Submitted by bsfootprint on Thu, 10/06/2011 - 05:57
Steve Jobs has passed away.
At only 56, he was too young to have left us.
While I never joined the cult of Mac (or Apple), I can't deny the quality of Apple's products during his reign, or the impact Jobs had on the tech world and on Apple's success.
The real question is: will Apple continue to excel at product vision and execution without Steve Jobs' guidance?
Here's a short roundup of news articles and other postings about Jobs' life and death:
Karl Denninger, over at market-ticker.org, predicts Apple's impending fall from grace -- due to declines in sales as a result of the current and worsening economic mess, among other things:
Apple gets a lot of their sales in Europe. But Europe is a train wreck economically. To believe in the forward story and that the production cut is not "real" you have to believe Europe will avoid a Depression. Given what's going on over there, such a belief is an act of pure insanity.
Oh sure, they might not get the worst of it right now, but this is a forward projection, not a call for a crash in the morning. You also have to believe that the United States will not suffer the knock-on effects and that sales here won't get hurt. And finally, you have to dismiss the fact that HP effectively destroyed pricing power for tablets with their "blowout" of the Touchpad.
Denninger thinks that HP's Touchpad $99 blowout may have altered consumer price expectations:
The latter may well be a stake through the heart.
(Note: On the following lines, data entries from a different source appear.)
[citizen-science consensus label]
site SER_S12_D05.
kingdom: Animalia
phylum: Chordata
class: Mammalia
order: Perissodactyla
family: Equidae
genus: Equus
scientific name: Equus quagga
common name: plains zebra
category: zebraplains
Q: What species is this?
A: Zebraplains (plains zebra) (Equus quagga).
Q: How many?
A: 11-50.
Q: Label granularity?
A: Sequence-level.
HP's "blowout" put the $99 price point in the mind of consumers and that is not going to go away. This sort of "ratchet" mechanism has a well-documented history in America, and once it takes hold it is almost impossible to get rid of. There are already signs that this pricing pressure is eroding the edges of everyone else's tablets, with the first to succumb being RIMM's "Playbook." This will reach Apple and margin collapse is a well-documented phenomena that has a habit of trashing stock valuations.
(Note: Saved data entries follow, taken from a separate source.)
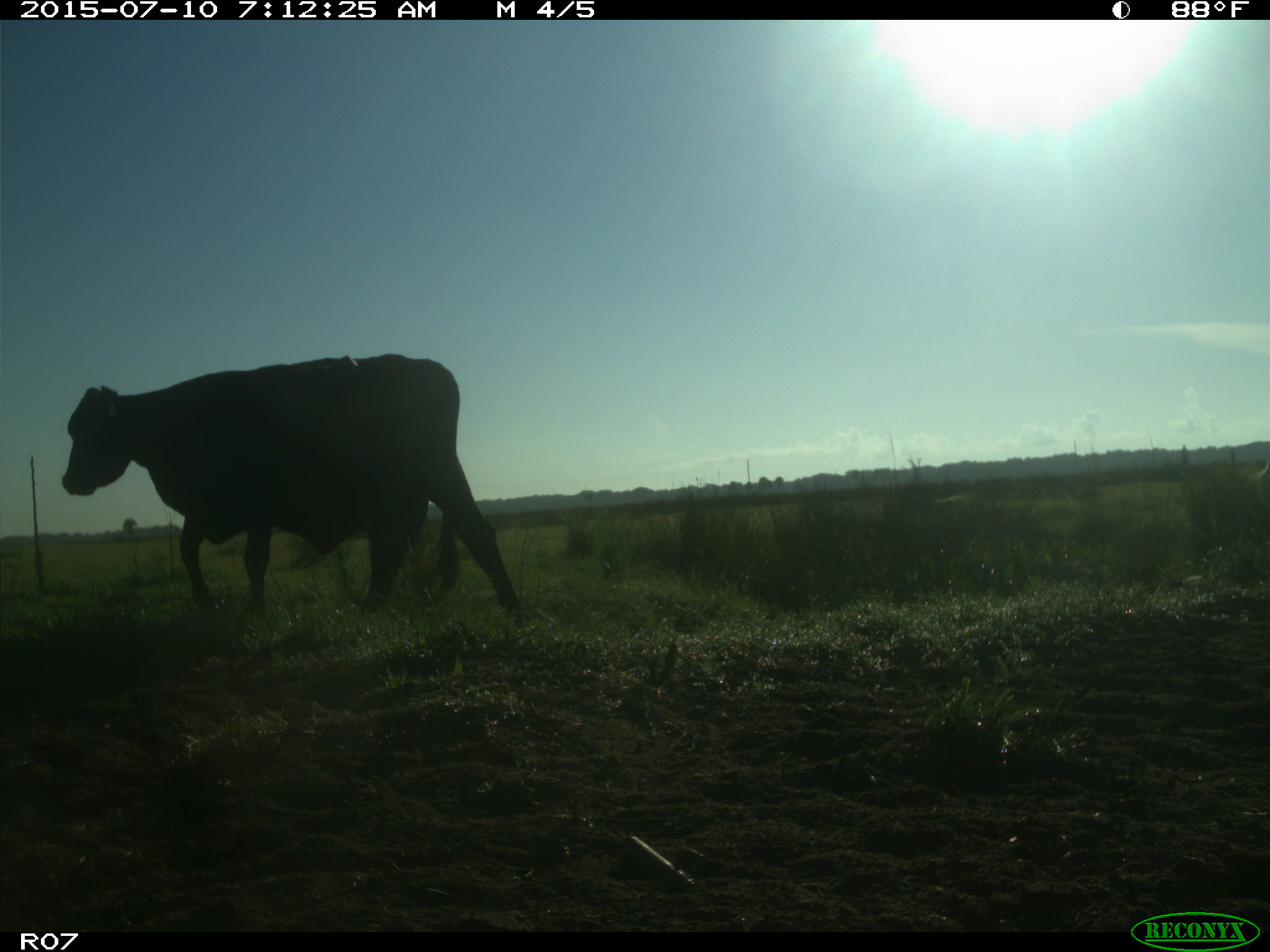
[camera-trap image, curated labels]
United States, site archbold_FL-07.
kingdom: Animalia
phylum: Chordata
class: Mammalia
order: Artiodactyla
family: Bovidae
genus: Bos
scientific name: Bos taurus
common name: domestic cow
The HP Touchpad is not an apples-to-apples comparison to the iPad. Apple products do sell at a premium, though I think it's safe to say that there are plenty of people who are not willing or able to pay Apple's current prices. If the economy worsens, that segment will grow–so there may be significant pressure to cut prices. And even though the HP blowout didn't last long, it may be returning in late October:
Fortunately, HP will be coming out with 100,000 to 200,000 TouchPads at reduced pricing, sometime around late October, giving you another chance to get your hands on one.
Some have observed that iPad sales may be reaching saturation, as well. If that's the case, Apple may be selling many iPads to repeat, upgrade customers. (Apple's fan base is known to enjoy the privilege of paying for the latest version of the product they already have.)
Will Apple be forced to reduce their premium pricing on the iPad product in order to maintain sales and preserve their market share? Will we see $99 iPads within the next year? If not $99, how about $199? $299?